Spring. This is the time of year, even in the coldest climate, when your thoughts turn to gardens.
You may not, necessarily, spend a lot of time thinking about the work of gardening: the clearing of the spent beds, the weeding, the digging, the planting, the fertilizing, the mulching. But you do relish and long for the pleasures of being in a garden, of having plants around you. One of the few experiences left in life, that the internet cannot yet deliver.
Like watching a ground cover fill and spill off over the edges of a raised bed. Like watching a climbing rose or a passion-flower vine mount latticework, or a fence, or whatever is in its way, searching for that stray beam of sunlight between the branches. Like watching bulbs pop up from the ground with those great tissue tufts of leaves, long before the shy tulip flower peaks its nose out of its hiding place. Like discovering, with embarrassment, the grim, shriveled carcass of a tulip blossom, tucked between leaves in that pot you forgot to water. Like sadly seeing forlorn holes, left behind by eager squirrels, who, when you were not looking, snagged all the rest of your buried bulbs long before spring finally came.
These are things we watch, not like a clock, ticking minutes continuously. We glance at the garden one day, and then again the next and then again a week later, and notice little changes, a creeping, a climbing, a spreading. Behaviors that remind us that plants are, indeed, alive.
There are Gardens, and Then There are Gardens
Not all gardens are created equal. In my brief hiatus here on Earth, I have had the pleasure to view and walk about many majestic gardens. I have seen the fussy geometric crew-cut gardens bathed by fountains at Versailles; the technicolor tulip fields of Baden-Baden; the dilapidated lichened stonework and Venetian gondola stands of Viscaya; the vast acreage and aristocratic variety of the Biltmore; and most recently, the various meadow, forest and lawn landscapes, the tree houses and greenhouses, the orchid room, the palm room, and the giant lily pad ponds of Longwood.
And yet some gardens I love more than others because of the sentiment attached to them, the memories. The iron-gated garden of the Baroque bishop’s palace, the Residenz, in Wuerzburg, Germany, for instance. As a foreign exchange student, I spent many long hours wandering in it, in all types of weather. Climbing up the slippery stairs in winter, past frozen, snow-laden, scantily-clad cupids. Lounging with a cup of Frankenwein on a picnic blanket, at the base of one long slope of the garden, listening in the warm night air, as the orchestra played merry melodies from Mozart.
There is a also garden that I adore here, in my own town. It is adjacent to the river that winds through downtown , and belongs to the local art museum, the Cummer. Hurricane Irma, when she came through last year and flooded much of the downtown area, wreaked havoc on this poor garden, such that I hardly dare go back. I fear I will no longer recognize that which seemed as unchangeable as bedrock during my twenty-odd years in this town. But bedrock is hard to come by in sandy Florida.
The Cummer garden that I remember opened up from the back of the museum with great glass walls. A series of steps, wide and semicircular, spilled forth from the glass doors and, level after level, paths would lead you down over moss-nibbled steps to the edge of the river, which always seemed to come up almost to your toes. The constant lap of the water against the base of the concrete “turned” banister helped stifle the sound of traffic over the freeway, off to the left, down the river. But without that modern sound, one could easily imagine that it was the 1920’s again, and this was simply the garden of the woman who owned the house, and she had invited you over for dinner.

**Stored data**
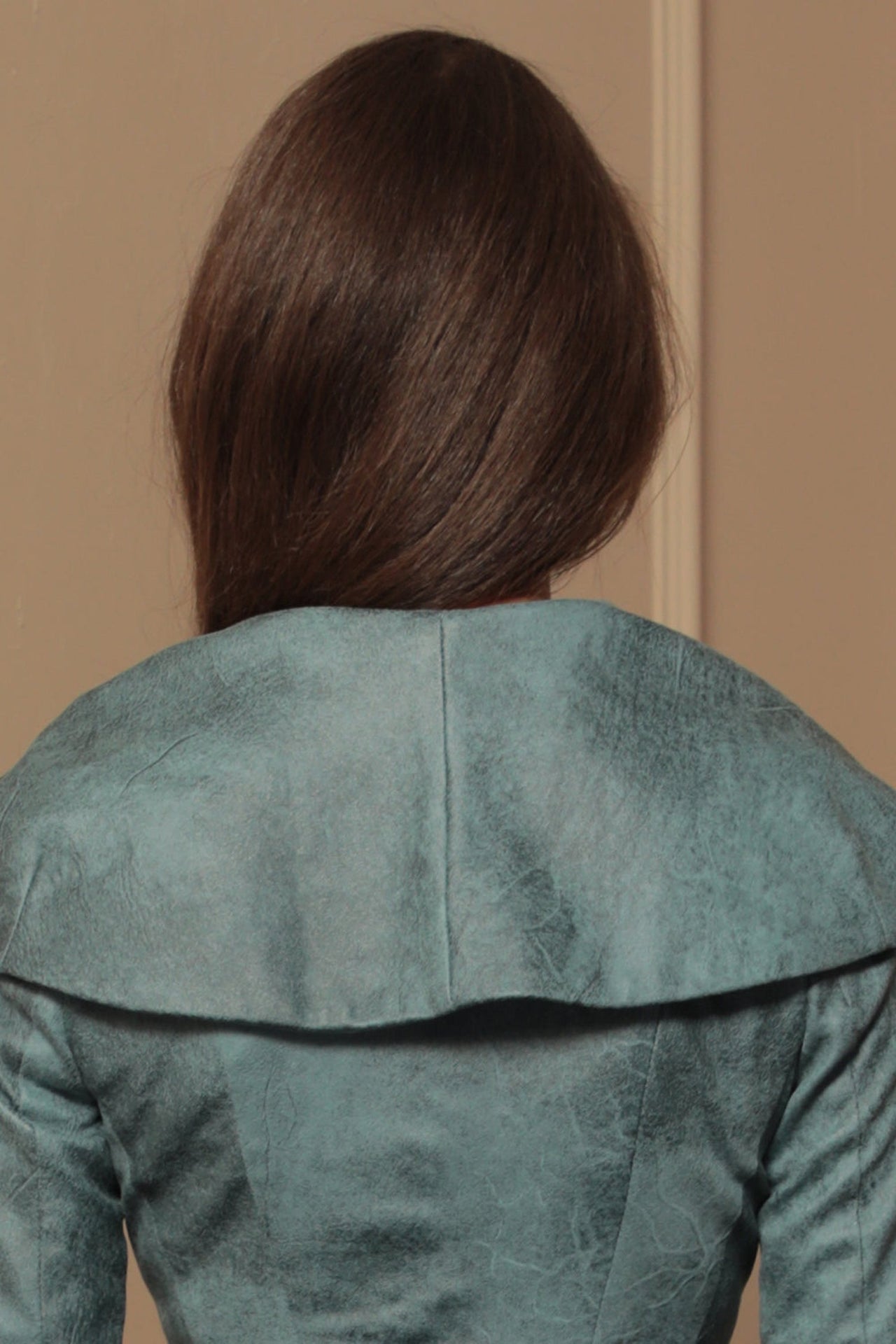 BLAZER ASPECT DAIM À FERMETURE ASYMÉTRIQUE BLEU - ESSENTIALS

**Work to complete**
List each place the gardens piece names in the sentence that begins "I have seen the fussy geometric crew-cut gardens". This material has nothing to do with the gardens piece.

**Your solution**
Versailles, Baden-Baden, Viscaya, the Biltmore, Longwood